Exercise brief → In the overview of support vector machines below, how many citations on Google Scholar does the query "using support vector machines to predict the future" bring up?

Overview

The Support Vector Machine (SVM) preforms linear classification (among with other kernels) to project the data into classifications, based on their long vector inputs. Applying this model to text data may allow for classification of unlabeled text. This classification is based in Vapnik’s statistical learning theory which has provided insight into the classification of text. These methods inform the ability to understand nuance and future action of a particular text. For exampale, the query ‘using support vector machines to predict the future’ generates over one million citations on Google Scholar. Specifically in the context of bills, it may be insightful to understand the characteristics and similarities to understand how bills change and evolve both spatially and temporally. Applying SVM to news data may provide insights into media bias as well. How are certain features in the news cycle represented differently by different sources and within different contexts? Applyinng SVM in for this case will provide insight into differences of language when reporting on partisian issues and how this polarization (may or may not) be present in proposed climate oriented bills.

Given material →
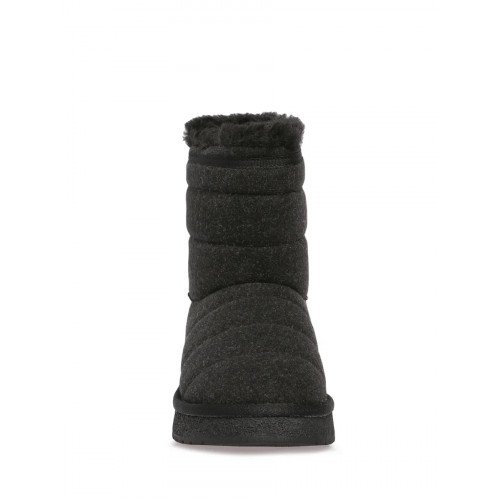 Угги зимние с мехом из текстиля на платформе Арт: AI010_02TI-BL-S "AI010_02TI-BL-S" 3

Written answer → Over one million.